Above, you see the initial start screen for Honeyd-Viz. The results aren’t delivered in real-time, so you have to click ” GENERATE_THE_HONEYD_GRAPHS(); “. What follows is incredibly detailed information.
Connections by protocol (bar chart & pie chart)
This vertical bar chart and pie chart displays the distribution of incoming connections by protocol.
Connections by destination IP(bar chart & pie chart)
This vertical bar chart and pie chart displays the distribution of incoming connections by destination IP.
Connections per day/week
This horizontal bar chart displays the most connections per day (Top 20) against the honeypot system.
This line chart displays the daily/weekly activity on the honeypot system.

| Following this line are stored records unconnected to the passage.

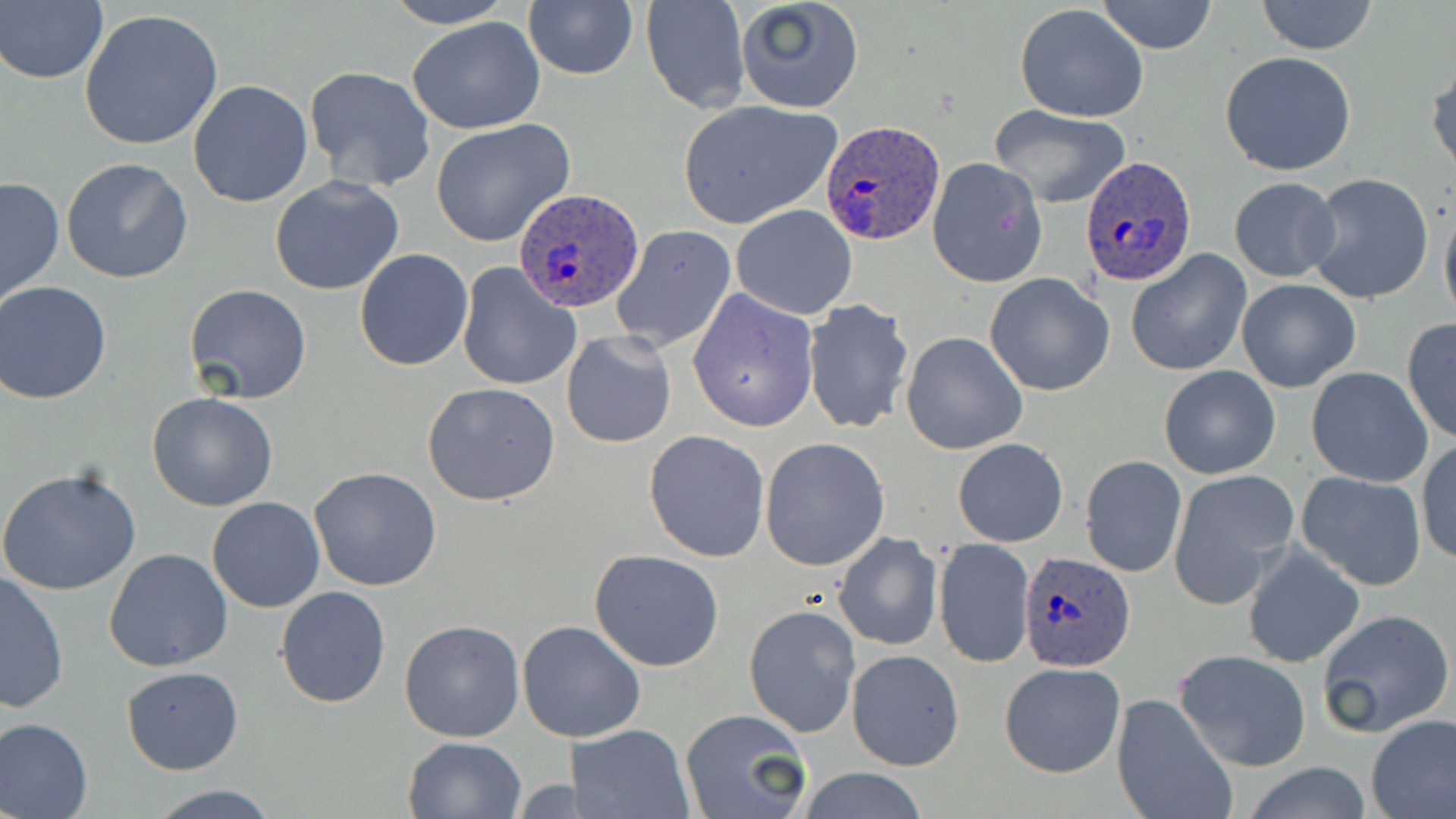
Approximate bounding boxes as named x1/y1/x2/y2 corners in pixels. Plasmodium ovale-infected red blood cell locations: (x1=819, y1=120, x2=946, y2=245), (x1=1081, y1=156, x2=1198, y2=285), (x1=511, y1=188, x2=643, y2=312), (x1=1019, y1=550, x2=1138, y2=671). Uninfected red blood cell locations: (x1=381, y1=0, x2=516, y2=29), (x1=522, y1=0, x2=638, y2=80), (x1=734, y1=0, x2=864, y2=114), (x1=1097, y1=0, x2=1218, y2=54), (x1=1256, y1=0, x2=1378, y2=55), (x1=641, y1=1, x2=750, y2=114), (x1=1, y1=2, x2=109, y2=85), (x1=1015, y1=5, x2=1149, y2=124), (x1=78, y1=8, x2=226, y2=152), (x1=406, y1=17, x2=547, y2=134), (x1=1219, y1=51, x2=1357, y2=175), (x1=1428, y1=60, x2=1456, y2=181), (x1=303, y1=65, x2=436, y2=193), (x1=187, y1=79, x2=313, y2=208), (x1=678, y1=101, x2=840, y2=230), (x1=988, y1=105, x2=1132, y2=209), (x1=430, y1=120, x2=577, y2=249), (x1=62, y1=157, x2=194, y2=285), (x1=927, y1=157, x2=1046, y2=287), (x1=1306, y1=173, x2=1434, y2=304), (x1=0, y1=175, x2=65, y2=310), (x1=269, y1=176, x2=404, y2=296), (x1=1229, y1=177, x2=1340, y2=282), (x1=1439, y1=196, x2=1456, y2=330), (x1=730, y1=204, x2=858, y2=320), (x1=610, y1=223, x2=736, y2=354), (x1=354, y1=248, x2=473, y2=370), (x1=1126, y1=251, x2=1252, y2=376), (x1=455, y1=261, x2=582, y2=392), (x1=985, y1=273, x2=1114, y2=395), (x1=1236, y1=279, x2=1361, y2=392), (x1=1, y1=281, x2=116, y2=404), (x1=184, y1=283, x2=312, y2=404), (x1=687, y1=289, x2=818, y2=433), (x1=803, y1=299, x2=917, y2=436), (x1=1401, y1=319, x2=1456, y2=443), (x1=561, y1=331, x2=677, y2=450), (x1=902, y1=332, x2=1028, y2=455), (x1=1159, y1=365, x2=1280, y2=479), (x1=1305, y1=366, x2=1435, y2=488), (x1=422, y1=382, x2=561, y2=505), (x1=147, y1=391, x2=278, y2=512), (x1=643, y1=429, x2=770, y2=561), (x1=760, y1=438, x2=890, y2=571), (x1=952, y1=438, x2=1068, y2=547), (x1=1416, y1=439, x2=1455, y2=566), (x1=1080, y1=455, x2=1186, y2=577), (x1=309, y1=467, x2=442, y2=591), (x1=0, y1=468, x2=142, y2=597), (x1=1169, y1=470, x2=1298, y2=606), (x1=1295, y1=471, x2=1427, y2=591), (x1=206, y1=496, x2=326, y2=612), (x1=833, y1=532, x2=942, y2=650), (x1=934, y1=537, x2=1034, y2=669), (x1=1241, y1=544, x2=1364, y2=669), (x1=104, y1=548, x2=233, y2=672), (x1=589, y1=549, x2=726, y2=671), (x1=0, y1=571, x2=70, y2=713), (x1=275, y1=586, x2=392, y2=708), (x1=744, y1=604, x2=861, y2=738), (x1=1316, y1=608, x2=1454, y2=738), (x1=398, y1=619, x2=526, y2=742), (x1=518, y1=621, x2=644, y2=742), (x1=847, y1=649, x2=964, y2=771), (x1=1173, y1=649, x2=1312, y2=772), (x1=1000, y1=662, x2=1125, y2=778), (x1=121, y1=666, x2=242, y2=775), (x1=1113, y1=691, x2=1236, y2=819), (x1=681, y1=709, x2=812, y2=819), (x1=1365, y1=715, x2=1456, y2=819), (x1=0, y1=717, x2=94, y2=818), (x1=571, y1=724, x2=693, y2=819), (x1=402, y1=736, x2=527, y2=819), (x1=1241, y1=763, x2=1374, y2=818), (x1=789, y1=768, x2=934, y2=819), (x1=508, y1=778, x2=585, y2=816), (x1=145, y1=784, x2=279, y2=818). Slide-level diagnosis: Plasmodium ovale. May-Grünwald-Giemsa-stained preparation. Captured at 1000x magnification. Optical microscopy. One field of a larger specimen. Image is 1456×819 pixels. Thin blood film.Assess this cell for malaria.
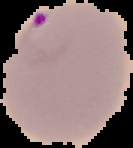
It is parasitized.

Summary:
  - Preparation: thin blood smear
  - Image size: 133×148 pixels
  - Image type: segmented cell region with the area outside set to blackAssess this cell for malaria.
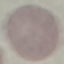

It is uninfected.

Summary:
  - Image type: automatically extracted cell patch, resized to 64 × 64 pixels
  - Preparation: thin blood smear
  - Capture: smartphone camera at the microscope eyepiece
  - Stain: Giemsa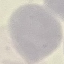

Summary:
  - Malaria status: uninfected
  - Stain: Giemsa
  - Preparation: thin blood film
  - Image type: automatically extracted cell patch, resized to 64 × 64 pixels
  - Capture: smartphone through the microscope eyepiece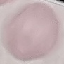

result = negative for malaria parasites
image type = cell patch, automatically extracted from a larger field of view and resized to 64 × 64 pixels
capture = smartphone camera at the microscope eyepiece
preparation = thin smear
stain = Giemsa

Curves indicate connection attempts over a daily/weekly period.
Connections per IP(bar chart & pie chart)
This vertical bar chart and pie chart displays the top 10 unique IPs ordered by the number of overall connections to the system.
UDP/TCP/ICMP connections per IP(bar chart & pie chart)
This vertical bar chart and pie chart displays the top 10 unique IPs ordered by the number of UDP/TCP/ICMP connections to the system.
Connections by destination port (bar chart & pie chart)
This vertical bar chart and pie chart displays the most accessed resources (ports) of the honeypot system.
Geolocation information gathered from the top 10 IP addresses probing the system
The above table displays the top 10 IP addresses connected to the system (ordered by volume of connections).
Number of connections per unique IP (bar chart & pie chart)
The above bar and pie chart visualizes the top 10 IPs ordered by the number of connections to the system.
Graph – Gallery
In this tab you can see all the images in this single page with the help of Fancybox.
Risk in Honeyd
Honeyd introduces limited risk to an organization. The honeypot is not designed to provide attackers with a complete operating system; instead, attackers are limited to the functionality emulated by the scripts.
The only other risk is that misconfiguring a Honeyd honeypot can have a more drastic effect on networks. If you mistakenly configure Honeyd to receive the traffic of valid systems, you can cause a great deal of damage to your production activity.
Honeypots have their advantages and disadvantages. They are clearly a useful tool for luring and trapping attackers, capturing information and generating alerts when someone is interacting with them. A honeypot is a valuable resource, especially to collect information about proceedings of attackers as well as their deployed tools. No other mechanism is comparable in efficiency of a honeypot if gathering information is a primary goal, especially if the tools an attacker uses are of interest. Honeypots are considered an effective method to track hacker behavior and heighten the effectiveness of computer security tools.
Honeyd is a flexible low interaction honeypot used for capturing attacker activity. The possibility to generate different virtual honeypots on one machine with even different simulated operating systems enhances the usability of this honeypot even further. It’s great for simulating victims and collecting a lot of interesting information. Honeyd is flexible and extensible, can be applied in many areas of information security.